Required action: Pictures are to be left out; everything else in the records must be repeated exactly.

--- Data provided Enclosed Below ---

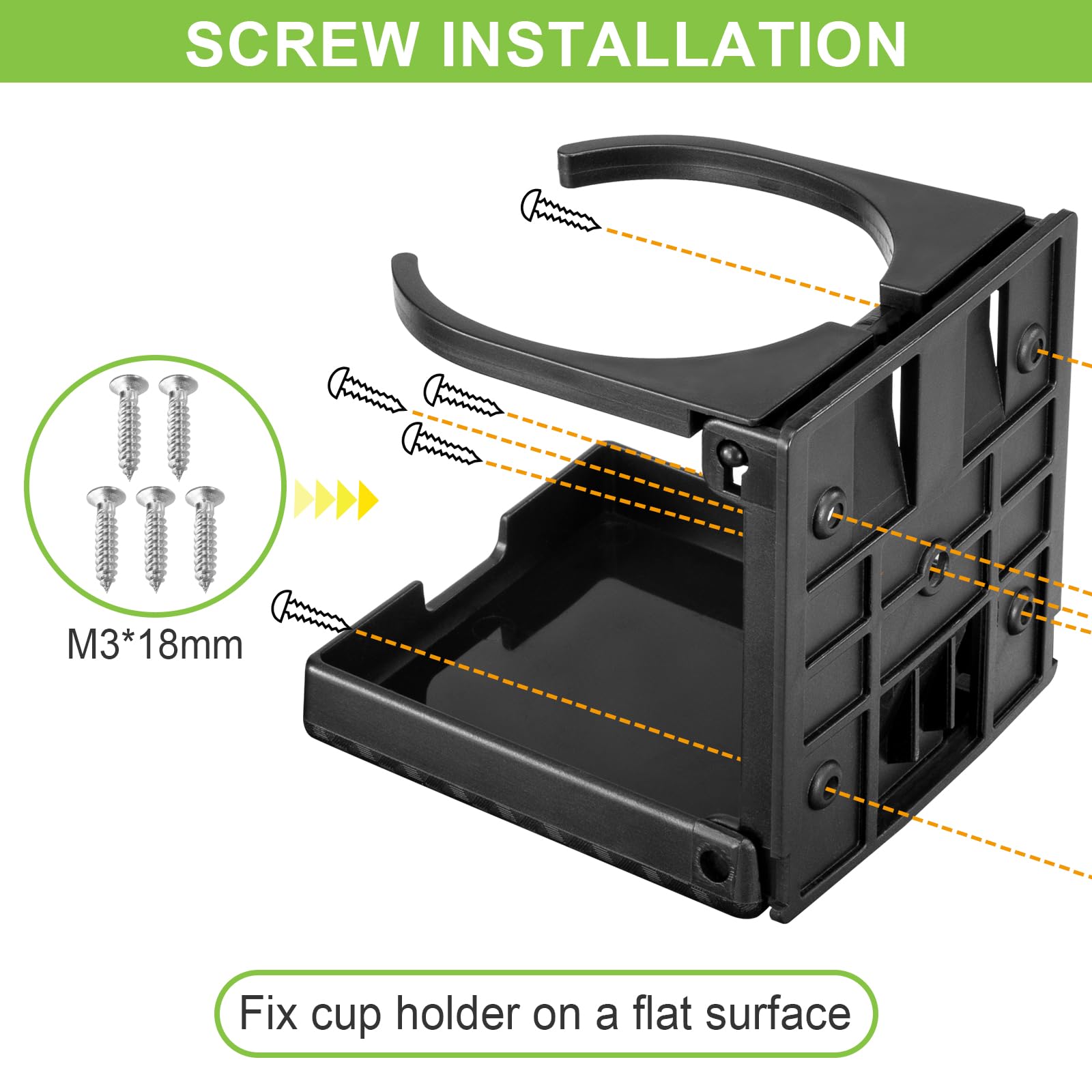 SCREW INSTALLATION

M3*18mm

Fix cup holder on a flat surface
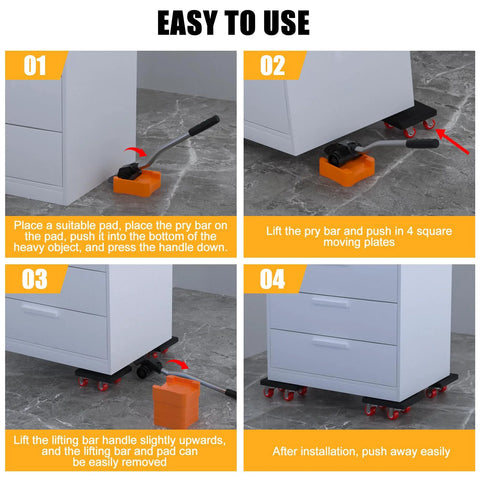 EASY TO USE

01

Place a suitable pad, place the pry bar on the pad, push it into the bottom of the heavy object, and press the handle down.

02

Lift the pry bar and push in 4 square moving plates

03

Lift the lifting bar handle slightly upwards, and the lifting bar and pad can be easily removed

04

After installation, push away easily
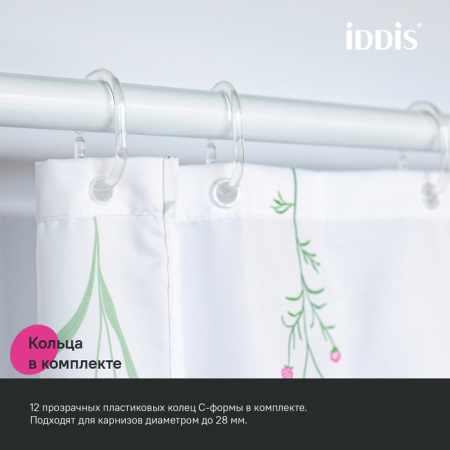 iDDiS®

Кольца в комплекте

12 прозрачных пластиковых колец С-формы в комплекте. Подходят для карнизов диаметром до 28 мм.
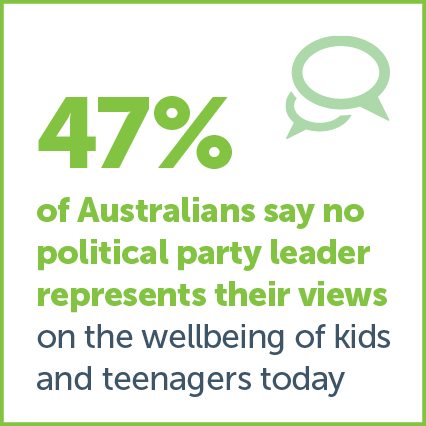 47%

of Australians say no political party leader represents their views on the wellbeing of kids and teenagers today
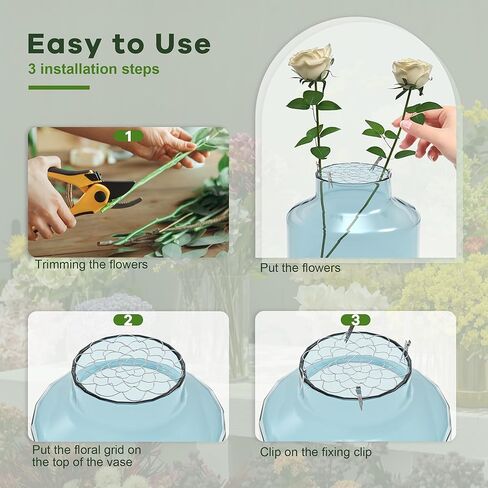 Easy to Use
3 installation steps

1
Trimming the flowers

Put the flowers

2
Put the floral grid on the top of the vase

3
Clip on the fixing clip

--- End of Enclosed Data provided ---

Output:
 SCREW INSTALLATION

M3*18mm

Fix cup holder on a flat surface
 EASY TO USE

01

Place a suitable pad, place the pry bar on the pad, push it into the bottom of the heavy object, and press the handle down.

02

Lift the pry bar and push in 4 square moving plates

03

Lift the lifting bar handle slightly upwards, and the lifting bar and pad can be easily removed

04

After installation, push away easily
 iDDiS®

Кольца в комплекте

12 прозрачных пластиковых колец С-формы в комплекте. Подходят для карнизов диаметром до 28 мм.
 47%

of Australians say no political party leader represents their views on the wellbeing of kids and teenagers today
 Easy to Use
3 installation steps

1
Trimming the flowers

Put the flowers

2
Put the floral grid on the top of the vase

3
Clip on the fixing clip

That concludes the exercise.